*** Opening of TEXT PASSAGE ***
It is Sunday the day after my Avonex shot. I decided to take my Provigil to see how I would feel. Well I feel pretty good. I don't feel like sleeping and I feel pretty good. I would say this is the best I have felt on a Sunday since taking the Avonex. I went 2 days without Provigil, Friday I went without it because I was suppose to get an ultrasound and they had told me to have an empty stomach, by the time I got home it was too late to take it. Saturday I went to the MS Women's Conference and just forgot. I can definitely tell the difference from taking the Provigil and not taking it. I ended up falling asleep around 5 until 8pm. The Women's Conference was really fun and I learned some new things about the disease. I also met some new people which was nice.
*** Close of TEXT PASSAGE ***
WHAT TO DO:
1: In the journal entry, what event did the writer go to on Saturday?
2: Copy the journal entry starting with "It is Sunday" and going on through "which was nice.", with each "Sunday" swapped for "Monday".
*** Opening of ENTRIES PROVIDED ***
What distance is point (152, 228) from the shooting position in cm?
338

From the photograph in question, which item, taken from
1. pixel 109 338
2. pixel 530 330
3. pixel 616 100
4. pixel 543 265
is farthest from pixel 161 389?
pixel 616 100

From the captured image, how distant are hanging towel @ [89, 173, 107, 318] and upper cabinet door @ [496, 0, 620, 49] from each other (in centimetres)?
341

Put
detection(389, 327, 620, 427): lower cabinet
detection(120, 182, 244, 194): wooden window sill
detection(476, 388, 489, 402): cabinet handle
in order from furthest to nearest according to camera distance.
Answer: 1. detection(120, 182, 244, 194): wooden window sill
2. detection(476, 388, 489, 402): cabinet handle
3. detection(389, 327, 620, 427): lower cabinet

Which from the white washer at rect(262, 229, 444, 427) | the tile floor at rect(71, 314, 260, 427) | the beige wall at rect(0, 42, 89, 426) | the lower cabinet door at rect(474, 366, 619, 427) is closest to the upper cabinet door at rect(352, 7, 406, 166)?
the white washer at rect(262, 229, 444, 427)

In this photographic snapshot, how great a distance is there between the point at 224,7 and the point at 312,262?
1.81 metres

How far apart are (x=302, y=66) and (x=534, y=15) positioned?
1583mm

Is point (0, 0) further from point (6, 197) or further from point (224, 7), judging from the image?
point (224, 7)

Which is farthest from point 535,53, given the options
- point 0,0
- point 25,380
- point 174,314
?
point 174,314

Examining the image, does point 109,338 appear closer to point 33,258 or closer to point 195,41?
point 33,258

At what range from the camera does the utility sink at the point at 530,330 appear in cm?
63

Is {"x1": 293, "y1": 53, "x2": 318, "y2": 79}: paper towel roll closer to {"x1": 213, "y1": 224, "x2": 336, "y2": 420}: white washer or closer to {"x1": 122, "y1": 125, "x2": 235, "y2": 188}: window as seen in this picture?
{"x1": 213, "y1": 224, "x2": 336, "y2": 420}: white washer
*** Close of ENTRIES PROVIDED ***
TASK RESULTS:
1: The MS Women's Conference.

2:
It is Monday the day after my Avonex shot. I decided to take my Provigil to see how I would feel. Well I feel pretty good. I don't feel like sleeping and I feel pretty good. I would say this is the best I have felt on a Monday since taking the Avonex. I went 2 days without Provigil, Friday I went without it because I was suppose to get an ultrasound and they had told me to have an empty stomach, by the time I got home it was too late to take it. Saturday I went to the MS Women's Conference and just forgot. I can definitely tell the difference from taking the Provigil and not taking it. I ended up falling asleep around 5 until 8pm. The Women's Conference was really fun and I learned some new things about the disease. I also met some new people which was nice.